Die Bedeutung des Wortes und der Trost im Evangelium
Ein Wort sagen können, das Trost ist.
Ich habe dieses Wort ausgewählt, weil es ein ganz wichtiges, zentrales Wort des Evangeliums ist. Ich erinnere mich noch an eine Israelreise, bei der die jüdische Touristenführerin bei einer passenden Gelegenheit einmal ausgeholt hat – wie Sie es alle schon bei Israelreisen erlebt haben. Sie sagte: „Ja, das mit Jesus ist ja ganz schön. Er hat die Kranken geheilt, die Menschen getröstet und sein Wort des Zuspruchs gegeben.“
Dann kam auch noch das Wort: „Die Bergpredigt ist ja wirklich etwas Gutes, dem stimmen wir alle zu. Aber Paulus, der ist doch der große Verderber des Evangeliums.“ Es war immer so, dass die Botschaft des Römerbriefs zurückgedrängt wurde.
Man kann heute junge Leute sehr leicht für Jesus begeistern. Jesus ist wunderbar, komm, stimme ein, wir haben so schöne Lieder. Aber zum Glück hat uns Paulus das Evangelium von Jesus richtig gezeigt – im Römerbrief.
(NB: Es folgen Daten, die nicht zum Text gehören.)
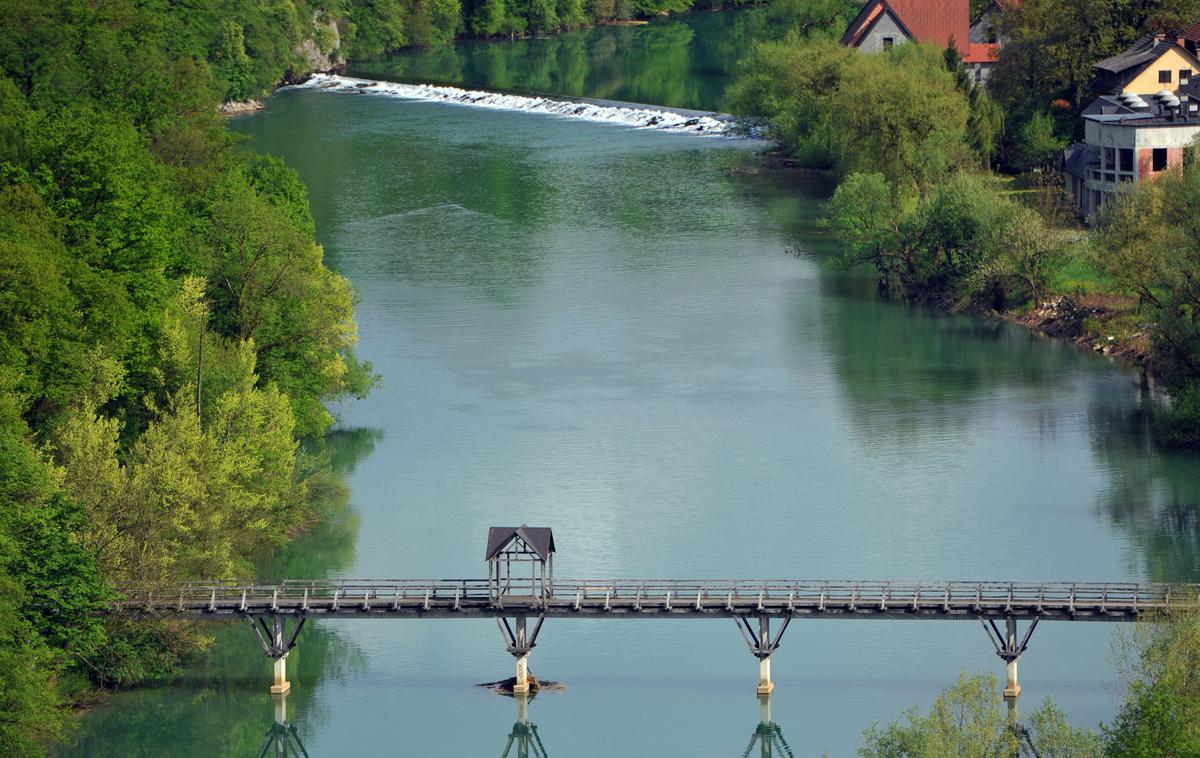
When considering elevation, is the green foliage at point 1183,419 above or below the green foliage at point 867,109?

Gerade zum Jubiläum, 500 Jahre Reformation, ist es erschütternd, wie oberflächlich an vielen Stellen von der Reformation gehandelt wird. Oft geschieht dies in einer abstoßenden, erregenden Weise, bis hin zu Büchern, die erschienen sind.
Was hat denn Martin Luther entdeckt? Dass der größte Trost des ganzen Evangeliums von Jesus im Römerbrief steckt. In dieser Botschaft.
Ich bin überzeugt, dass in unseren Tagen dieses Wort vom Römerbrief, wenn wir es mit unseren Worten unter unseren Zeitgenossen, Freunden und Bekannten verbreiten, plötzlich sehr aktuell und zeitnah wird.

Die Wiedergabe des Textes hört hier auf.